## [What the exercise asks]
Lines in which "United" appears should be pulled from the data below.

## [Records from a data collection]
========
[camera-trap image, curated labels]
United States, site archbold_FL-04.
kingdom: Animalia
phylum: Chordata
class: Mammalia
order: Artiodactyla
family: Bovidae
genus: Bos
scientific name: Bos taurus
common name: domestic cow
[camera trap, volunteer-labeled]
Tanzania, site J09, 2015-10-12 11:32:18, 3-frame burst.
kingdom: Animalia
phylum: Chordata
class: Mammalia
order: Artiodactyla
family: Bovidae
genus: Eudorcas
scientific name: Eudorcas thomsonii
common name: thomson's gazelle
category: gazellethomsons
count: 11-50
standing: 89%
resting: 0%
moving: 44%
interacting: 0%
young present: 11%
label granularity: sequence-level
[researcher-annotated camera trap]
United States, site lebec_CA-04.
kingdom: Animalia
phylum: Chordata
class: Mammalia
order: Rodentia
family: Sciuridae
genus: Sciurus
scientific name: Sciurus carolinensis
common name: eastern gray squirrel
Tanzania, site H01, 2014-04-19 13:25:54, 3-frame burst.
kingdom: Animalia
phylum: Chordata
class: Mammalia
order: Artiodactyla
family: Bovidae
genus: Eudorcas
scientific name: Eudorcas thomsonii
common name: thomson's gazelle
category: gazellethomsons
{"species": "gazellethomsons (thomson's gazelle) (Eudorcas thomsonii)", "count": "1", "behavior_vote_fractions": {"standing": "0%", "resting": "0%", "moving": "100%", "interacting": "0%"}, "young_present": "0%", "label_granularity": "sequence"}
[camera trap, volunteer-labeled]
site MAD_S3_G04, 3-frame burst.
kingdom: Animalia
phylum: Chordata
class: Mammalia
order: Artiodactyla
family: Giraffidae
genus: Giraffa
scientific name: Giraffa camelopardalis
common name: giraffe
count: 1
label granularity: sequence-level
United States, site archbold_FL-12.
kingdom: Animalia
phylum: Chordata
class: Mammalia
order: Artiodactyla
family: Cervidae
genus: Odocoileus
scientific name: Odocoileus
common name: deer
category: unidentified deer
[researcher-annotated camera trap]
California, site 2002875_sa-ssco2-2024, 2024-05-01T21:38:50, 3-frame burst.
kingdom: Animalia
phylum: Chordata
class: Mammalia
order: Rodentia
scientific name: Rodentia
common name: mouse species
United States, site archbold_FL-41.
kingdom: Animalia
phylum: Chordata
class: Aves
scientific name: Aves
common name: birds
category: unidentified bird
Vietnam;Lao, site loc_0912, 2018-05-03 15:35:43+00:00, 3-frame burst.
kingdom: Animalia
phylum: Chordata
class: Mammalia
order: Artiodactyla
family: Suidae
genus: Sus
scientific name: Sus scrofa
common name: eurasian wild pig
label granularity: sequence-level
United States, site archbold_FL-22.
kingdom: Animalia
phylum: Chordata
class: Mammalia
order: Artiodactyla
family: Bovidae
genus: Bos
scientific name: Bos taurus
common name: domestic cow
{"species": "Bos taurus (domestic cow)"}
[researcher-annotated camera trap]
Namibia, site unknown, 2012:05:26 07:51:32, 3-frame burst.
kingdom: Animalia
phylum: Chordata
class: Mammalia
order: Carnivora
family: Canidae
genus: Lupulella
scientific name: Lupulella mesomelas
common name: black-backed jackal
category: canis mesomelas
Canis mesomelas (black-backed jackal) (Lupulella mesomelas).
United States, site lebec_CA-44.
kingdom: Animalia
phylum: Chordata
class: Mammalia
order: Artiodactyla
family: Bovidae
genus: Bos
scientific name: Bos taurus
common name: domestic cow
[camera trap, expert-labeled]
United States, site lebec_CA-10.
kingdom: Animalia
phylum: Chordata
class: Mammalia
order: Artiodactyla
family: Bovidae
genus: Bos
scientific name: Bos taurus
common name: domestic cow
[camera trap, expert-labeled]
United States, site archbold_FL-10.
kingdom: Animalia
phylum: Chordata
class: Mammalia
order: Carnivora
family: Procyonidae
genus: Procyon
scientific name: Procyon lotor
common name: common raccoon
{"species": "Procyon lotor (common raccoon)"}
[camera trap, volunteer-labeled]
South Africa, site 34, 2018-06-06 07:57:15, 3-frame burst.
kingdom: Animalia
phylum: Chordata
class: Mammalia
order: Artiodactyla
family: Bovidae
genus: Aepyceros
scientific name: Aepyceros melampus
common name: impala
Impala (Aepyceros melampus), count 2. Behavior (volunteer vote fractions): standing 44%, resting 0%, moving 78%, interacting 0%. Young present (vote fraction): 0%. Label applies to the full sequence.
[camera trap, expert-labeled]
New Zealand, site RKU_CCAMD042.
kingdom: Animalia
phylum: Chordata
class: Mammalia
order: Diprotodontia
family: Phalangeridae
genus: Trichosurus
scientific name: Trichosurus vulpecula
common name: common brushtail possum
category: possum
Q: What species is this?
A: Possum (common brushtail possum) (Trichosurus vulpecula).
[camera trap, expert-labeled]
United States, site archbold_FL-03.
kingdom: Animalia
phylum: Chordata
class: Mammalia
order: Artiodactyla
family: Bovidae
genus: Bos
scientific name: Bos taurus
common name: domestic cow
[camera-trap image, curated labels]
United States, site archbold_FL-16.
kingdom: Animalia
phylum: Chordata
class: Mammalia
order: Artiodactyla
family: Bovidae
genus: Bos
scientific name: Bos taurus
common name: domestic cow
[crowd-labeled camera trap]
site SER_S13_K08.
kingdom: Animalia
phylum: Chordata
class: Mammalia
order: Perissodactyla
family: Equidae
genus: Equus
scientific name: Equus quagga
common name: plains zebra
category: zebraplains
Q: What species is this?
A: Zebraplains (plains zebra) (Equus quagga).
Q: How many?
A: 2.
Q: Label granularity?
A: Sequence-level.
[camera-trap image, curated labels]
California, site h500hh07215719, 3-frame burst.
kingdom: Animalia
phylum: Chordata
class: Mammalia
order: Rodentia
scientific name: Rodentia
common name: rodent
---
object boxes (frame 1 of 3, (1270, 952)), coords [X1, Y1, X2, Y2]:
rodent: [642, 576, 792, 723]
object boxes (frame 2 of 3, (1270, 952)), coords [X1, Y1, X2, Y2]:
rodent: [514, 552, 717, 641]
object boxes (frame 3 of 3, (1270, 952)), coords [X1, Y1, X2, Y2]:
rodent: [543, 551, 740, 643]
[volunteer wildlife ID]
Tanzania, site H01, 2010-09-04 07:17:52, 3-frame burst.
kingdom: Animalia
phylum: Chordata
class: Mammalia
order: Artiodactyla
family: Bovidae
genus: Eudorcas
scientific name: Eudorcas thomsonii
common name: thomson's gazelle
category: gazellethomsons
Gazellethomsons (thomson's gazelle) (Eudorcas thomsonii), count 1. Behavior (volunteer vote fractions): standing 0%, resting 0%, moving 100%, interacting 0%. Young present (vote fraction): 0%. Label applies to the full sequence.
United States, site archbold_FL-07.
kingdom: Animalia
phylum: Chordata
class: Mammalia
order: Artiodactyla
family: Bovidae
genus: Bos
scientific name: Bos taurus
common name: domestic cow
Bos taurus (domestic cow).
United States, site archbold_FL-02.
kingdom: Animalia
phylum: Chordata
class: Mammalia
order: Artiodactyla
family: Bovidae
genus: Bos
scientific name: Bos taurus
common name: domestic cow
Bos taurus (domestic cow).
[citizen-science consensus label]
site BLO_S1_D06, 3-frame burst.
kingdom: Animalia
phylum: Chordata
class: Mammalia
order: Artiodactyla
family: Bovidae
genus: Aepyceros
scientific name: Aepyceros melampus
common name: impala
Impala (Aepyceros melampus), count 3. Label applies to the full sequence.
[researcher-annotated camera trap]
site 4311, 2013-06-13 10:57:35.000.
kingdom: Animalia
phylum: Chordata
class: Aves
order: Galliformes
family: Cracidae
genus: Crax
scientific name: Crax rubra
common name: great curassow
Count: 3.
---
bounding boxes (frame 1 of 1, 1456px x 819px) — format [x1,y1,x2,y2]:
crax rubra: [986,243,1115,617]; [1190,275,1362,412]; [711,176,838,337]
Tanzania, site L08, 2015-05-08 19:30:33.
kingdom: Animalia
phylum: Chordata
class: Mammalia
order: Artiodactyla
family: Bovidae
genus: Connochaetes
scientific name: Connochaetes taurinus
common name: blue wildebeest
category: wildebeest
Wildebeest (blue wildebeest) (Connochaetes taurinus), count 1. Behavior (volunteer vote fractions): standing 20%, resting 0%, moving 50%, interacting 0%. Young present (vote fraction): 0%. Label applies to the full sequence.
========
## [Exercise solution]
United States, site archbold_FL-04.
United States, site lebec_CA-04.
United States, site archbold_FL-12.
United States, site archbold_FL-41.
United States, site archbold_FL-22.
United States, site lebec_CA-44.
United States, site lebec_CA-10.
United States, site archbold_FL-10.
United States, site archbold_FL-03.
United States, site archbold_FL-16.
United States, site archbold_FL-07.
United States, site archbold_FL-02.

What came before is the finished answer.